PROBLEM: Below are some entries. Copy each line in them that holds "wooden".

(Records excerpted from a collection)
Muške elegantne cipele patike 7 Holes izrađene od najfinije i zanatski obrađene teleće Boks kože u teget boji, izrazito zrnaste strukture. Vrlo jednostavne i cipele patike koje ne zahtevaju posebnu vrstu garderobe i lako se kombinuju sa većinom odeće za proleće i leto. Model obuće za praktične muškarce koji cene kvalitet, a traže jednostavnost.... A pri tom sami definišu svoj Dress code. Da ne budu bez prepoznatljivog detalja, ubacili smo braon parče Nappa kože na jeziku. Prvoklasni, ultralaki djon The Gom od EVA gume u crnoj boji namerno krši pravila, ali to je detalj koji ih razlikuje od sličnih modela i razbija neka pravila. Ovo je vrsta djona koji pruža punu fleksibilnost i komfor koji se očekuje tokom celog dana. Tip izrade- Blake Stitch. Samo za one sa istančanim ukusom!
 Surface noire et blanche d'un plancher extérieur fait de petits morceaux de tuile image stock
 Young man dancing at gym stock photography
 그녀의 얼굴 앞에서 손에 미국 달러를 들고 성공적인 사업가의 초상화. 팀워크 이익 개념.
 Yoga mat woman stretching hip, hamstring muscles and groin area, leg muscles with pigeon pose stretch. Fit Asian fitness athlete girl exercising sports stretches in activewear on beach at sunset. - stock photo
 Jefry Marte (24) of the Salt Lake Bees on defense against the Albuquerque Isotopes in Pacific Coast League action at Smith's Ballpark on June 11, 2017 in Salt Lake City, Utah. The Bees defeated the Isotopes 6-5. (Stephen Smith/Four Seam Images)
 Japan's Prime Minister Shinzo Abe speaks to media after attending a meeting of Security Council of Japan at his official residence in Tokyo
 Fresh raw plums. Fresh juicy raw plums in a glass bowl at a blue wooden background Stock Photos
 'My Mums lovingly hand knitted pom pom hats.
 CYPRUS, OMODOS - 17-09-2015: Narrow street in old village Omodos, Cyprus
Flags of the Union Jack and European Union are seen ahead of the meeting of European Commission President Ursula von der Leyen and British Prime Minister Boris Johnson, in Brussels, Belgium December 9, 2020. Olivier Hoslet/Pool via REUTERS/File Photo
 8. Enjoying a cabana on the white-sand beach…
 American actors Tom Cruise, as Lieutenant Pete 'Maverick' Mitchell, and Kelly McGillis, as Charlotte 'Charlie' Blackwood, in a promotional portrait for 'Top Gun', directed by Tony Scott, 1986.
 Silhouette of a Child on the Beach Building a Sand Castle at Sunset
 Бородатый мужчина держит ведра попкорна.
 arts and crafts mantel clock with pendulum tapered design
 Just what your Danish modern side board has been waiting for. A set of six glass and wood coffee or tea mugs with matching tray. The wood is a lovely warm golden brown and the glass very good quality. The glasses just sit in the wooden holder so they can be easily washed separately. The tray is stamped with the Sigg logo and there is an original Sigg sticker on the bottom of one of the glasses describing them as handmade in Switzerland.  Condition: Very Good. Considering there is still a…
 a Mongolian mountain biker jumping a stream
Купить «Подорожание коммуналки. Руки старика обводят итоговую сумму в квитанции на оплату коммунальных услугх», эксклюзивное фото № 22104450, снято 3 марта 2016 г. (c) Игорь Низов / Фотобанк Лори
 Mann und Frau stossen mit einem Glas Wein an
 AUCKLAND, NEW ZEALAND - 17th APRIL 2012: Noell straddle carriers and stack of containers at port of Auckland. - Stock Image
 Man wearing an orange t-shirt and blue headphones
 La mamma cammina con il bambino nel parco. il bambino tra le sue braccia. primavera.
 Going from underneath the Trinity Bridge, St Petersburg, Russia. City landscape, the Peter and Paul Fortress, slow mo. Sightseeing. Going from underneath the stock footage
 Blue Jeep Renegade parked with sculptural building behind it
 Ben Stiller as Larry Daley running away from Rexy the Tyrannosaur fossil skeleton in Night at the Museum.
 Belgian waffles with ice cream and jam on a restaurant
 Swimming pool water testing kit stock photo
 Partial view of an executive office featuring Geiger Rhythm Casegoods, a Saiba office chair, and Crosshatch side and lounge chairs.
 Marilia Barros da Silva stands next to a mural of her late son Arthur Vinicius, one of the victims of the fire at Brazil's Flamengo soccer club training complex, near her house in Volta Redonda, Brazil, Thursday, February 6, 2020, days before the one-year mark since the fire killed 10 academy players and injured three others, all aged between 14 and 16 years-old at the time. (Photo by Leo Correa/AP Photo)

OUTPUT OF THE EXERCISE:
 Fresh raw plums. Fresh juicy raw plums in a glass bowl at a blue wooden background Stock Photos
 Just what your Danish modern side board has been waiting for. A set of six glass and wood coffee or tea mugs with matching tray. The wood is a lovely warm golden brown and the glass very good quality. The glasses just sit in the wooden holder so they can be easily washed separately. The tray is stamped with the Sigg logo and there is an original Sigg sticker on the bottom of one of the glasses describing them as handmade in Switzerland.  Condition: Very Good. Considering there is still a…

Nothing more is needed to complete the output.